The Soal: The Guts of the Matter

"Colts noticed his feet looked of rubber," the soldier replied.

"Looked of rubber?" I asked.

"Yeah... its one of the warning signs..." he continued, "according the the investigators limbs looking of rubber are a common symptom: it means that their skin is hanging off of them and being changed from the new guts inside of them."  He then looked into his mug and went quiet.



Rubber feet.  I couldn't help but think that if it manifested into a physical ailment that was visible on the body as to bizarre or abnormal behaviour, I had to ask how would Nana miss that?  After all, as she was the wife, she's had to see her husband's feet at some point.  This was good, or so I thought, for it meant that I had pinpointed when the soal took Darmon's body: it was during his more recent staying at the barracks.

I asked the soldier if there was any sign of personality change.  He shook his head.  "it surprised all of us... if it wasn't for Lieutenant Colts it would have gone unnoticed."

I assumed that it was missed because soldiers wear boots: you wouldn't be looking at feet.  Still, no personality change... at all?

"Not even something that could be shell shock or home-sickness?" I asked the soldier.

"Nothing..." he's voice whimpered off.  I was getting a little scared at this point.  "So, how did Lieutenant Colts find out?" I asked.

"In the barracks," he replied, "the two were talking by the stairwell that lead from the mess to the bedrooms.  Then Colts called out 'Soal!  Soal!  DelVora is a soal!'  Everyone looked, and we saw DelVora there with his left boot off, revealing a rubber foot."
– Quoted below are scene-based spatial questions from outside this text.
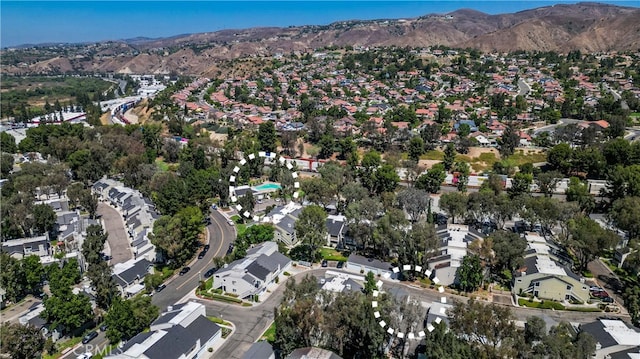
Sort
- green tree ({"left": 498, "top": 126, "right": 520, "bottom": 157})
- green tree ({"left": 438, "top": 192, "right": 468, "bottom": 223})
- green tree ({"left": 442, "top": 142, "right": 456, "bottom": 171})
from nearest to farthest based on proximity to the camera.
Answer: green tree ({"left": 438, "top": 192, "right": 468, "bottom": 223}), green tree ({"left": 442, "top": 142, "right": 456, "bottom": 171}), green tree ({"left": 498, "top": 126, "right": 520, "bottom": 157})

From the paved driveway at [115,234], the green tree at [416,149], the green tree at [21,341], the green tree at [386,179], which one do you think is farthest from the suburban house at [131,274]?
the green tree at [416,149]

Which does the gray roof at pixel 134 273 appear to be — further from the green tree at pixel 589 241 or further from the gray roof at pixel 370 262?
the green tree at pixel 589 241

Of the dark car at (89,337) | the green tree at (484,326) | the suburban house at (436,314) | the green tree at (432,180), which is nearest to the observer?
the green tree at (484,326)

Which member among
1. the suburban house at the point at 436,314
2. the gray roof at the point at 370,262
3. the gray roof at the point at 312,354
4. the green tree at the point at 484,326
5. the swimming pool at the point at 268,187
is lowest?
the gray roof at the point at 370,262

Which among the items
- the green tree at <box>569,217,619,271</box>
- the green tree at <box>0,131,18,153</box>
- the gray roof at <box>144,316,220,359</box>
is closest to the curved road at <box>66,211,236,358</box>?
the gray roof at <box>144,316,220,359</box>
"Did you take it to an investigator?" I asked.  He told me they didn't.  "Colts told us that in the time it took to investigate the sergeant would be killing us and sending his soal buddies after us," was the justification.
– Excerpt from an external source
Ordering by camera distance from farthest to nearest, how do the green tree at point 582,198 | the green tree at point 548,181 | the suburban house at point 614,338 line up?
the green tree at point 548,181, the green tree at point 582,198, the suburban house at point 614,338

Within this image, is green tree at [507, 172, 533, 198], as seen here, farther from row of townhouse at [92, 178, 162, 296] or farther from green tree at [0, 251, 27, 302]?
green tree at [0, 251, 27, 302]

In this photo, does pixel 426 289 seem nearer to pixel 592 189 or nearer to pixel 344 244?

I had later looked up the soal in relation to other crimes.  There was no coloration.

So I asked him, "So then what?"

Ladies, gentleman, would you like to know exactly what 'extraction' means?  I warn you, its pretty graphic.  The account, to the best of my memory.

"We bullrushed him.  Two other soldiers carried him into the infirmary, kicking and screaming, and they held him against the wall while Colts, with a mallet and some nails, nailed him by the wrists to the wall... to steady him.  He armor was undone down to his underwear.  Then Colts grabbed a scalpel.  He took it and, in mail gloves, shoved this into DelVora's mouth.

"We could see DelVora try to bite down and his muffled screams could be heard from the hall as Colts just started to pull DelVora's throat out through his mouth.  Then the screams stop when we started to see his lungs come out.  Next was the esophagus.  We could see him twitching as his innerds were being pulled through his mouth.  The terror that those guts were his could be seen in DelVora's eyes.

"He stopped moving at some point, about halfway through extracting his intestines.  I'm not sure when he died.  When Colts was done, with the heart being along the last of the organs ripped out through the mouth orifice, the guts where put in a bag and his skin and bones were placed in a body-bag and the guts bag was taken to be burned in the furnace."

I thought what some of you are thinking now: How barbaric.  I mean, soal or not, some humanity would be nice.  Nevertheless, the line that stop me believing that Sergeant Darmon DelVora was one, was when the soldier said to me that he noticed that the feet were no longer rubber.  Neither foot.

"I made a point of it to several of my mates, but they completely believed the Lieutenant," he went one, "I feared pushing the subject would have me share DelVore's fate.

So there was a strong possiblity that Darmon was not a soal at all, however I was getting a suspesious feeling that Lieutenant Colts was a grudge informer, who insited a lynch mob to kill Darmon.  But why?

I continued to entertain the idea that Colts might have been mistaken, that is until I got home and spoke to Nana.

When asked she told me she didn't see any of the signs of soal on her husband.  She knew them better than I did.  However, when I asked her if she knew any of his squad mates?

"Oh, I've met some of them a few times," she tells me, "though recently I've been getting letters from his commanding officer, Seymore Colts.  Their mostly condolences, but the last couple... I think he wants to date me."